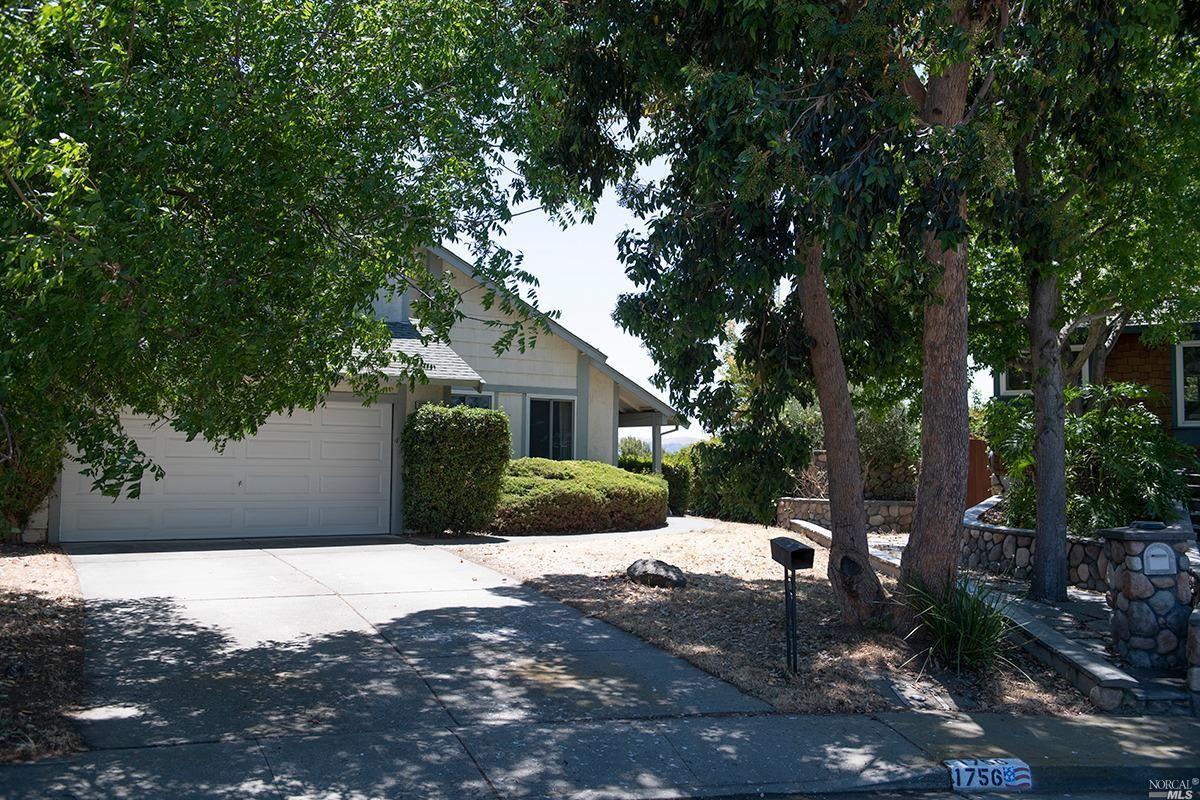 1756 Helane Court, Benicia, CA 94510 - MLS#: 321061067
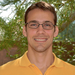 Photo Antonio Meira Elected to AGU Student Early Career Leadership Council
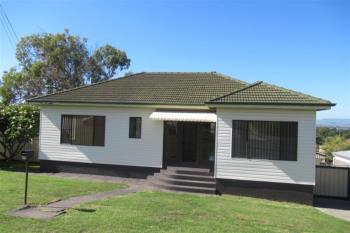 17 Primbee Cres, Primbee, NSW 2502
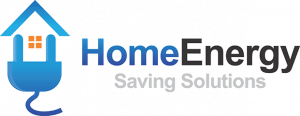 home energy saving solutions logo
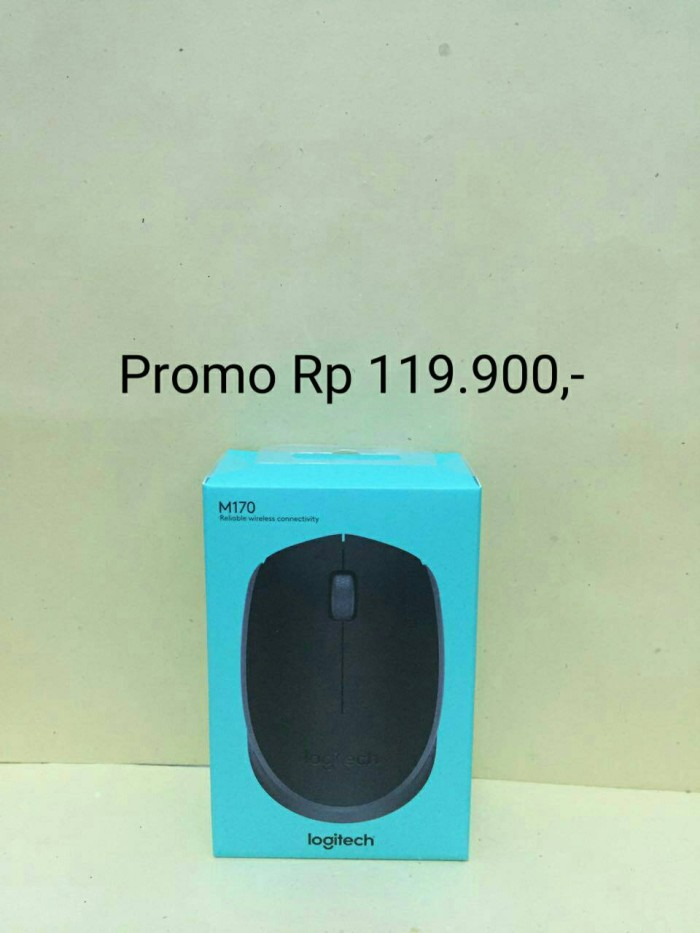 harga Mouse wireless logitech m165 new original 100% / mouse wireless murah Tokopedia.com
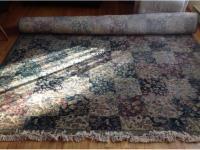 Authentic rug from Jordans North Saanich & Sidney , Victoria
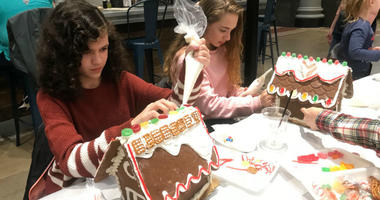 Gingerbread houses: Tasty holiday tradition gets all the trimmings in Old City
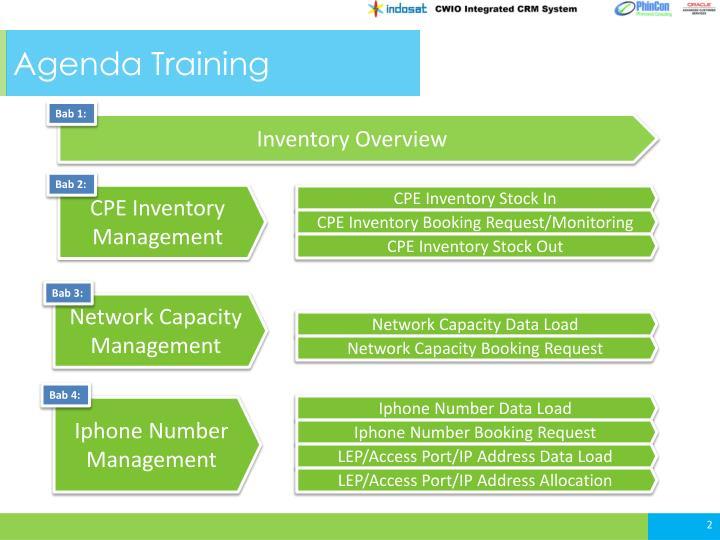 Agenda Training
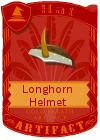 Longhorn Helmet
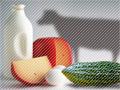 体脂肪を燃やしがんを防ぐ『共役リノール酸』のススメ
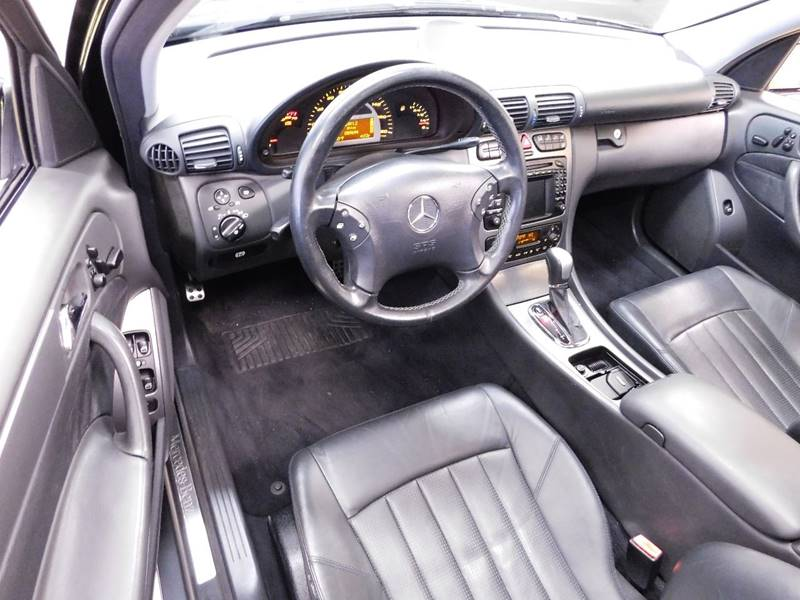 2004 Mercedes-Benz C-Class for sale at Redefined Auto Sales in Skokie IL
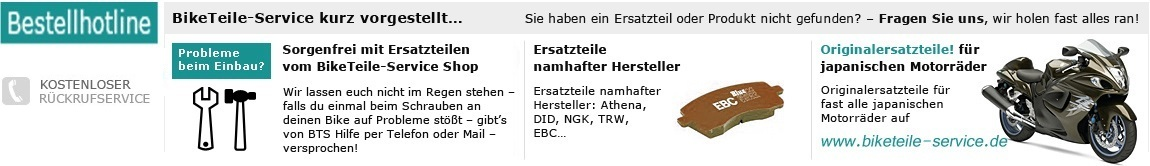 www.biketeile-service.de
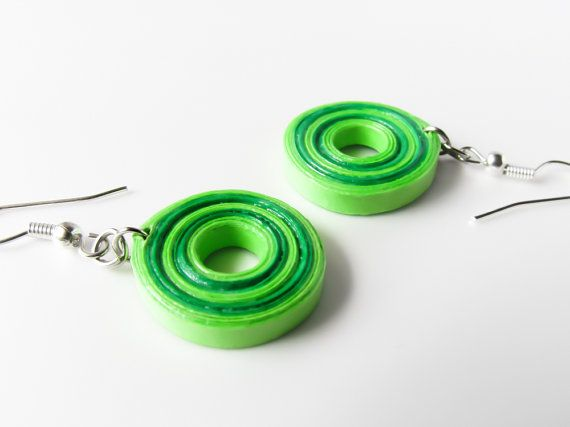 Light and dark green candy earrings by Paperica on Etsy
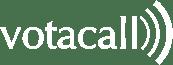 votacall-white-logo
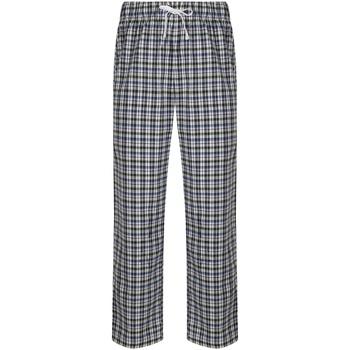 textil Herr Pyjamas/nattlinne Skinni Fit SFM83 Vit/Multi Check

WORK INSTRUCTION
Lines from the one containing "Gingerbread houses: Tasty" through the end of the entries above, both included, are to be written out exactly; no pictures and no other lines.

TASK RESPONSE
 Gingerbread houses: Tasty holiday tradition gets all the trimmings in Old City
 Agenda Training
 Longhorn Helmet
 体脂肪を燃やしがんを防ぐ『共役リノール酸』のススメ
 2004 Mercedes-Benz C-Class for sale at Redefined Auto Sales in Skokie IL
 www.biketeile-service.de
 Light and dark green candy earrings by Paperica on Etsy
 votacall-white-logo
 textil Herr Pyjamas/nattlinne Skinni Fit SFM83 Vit/Multi Check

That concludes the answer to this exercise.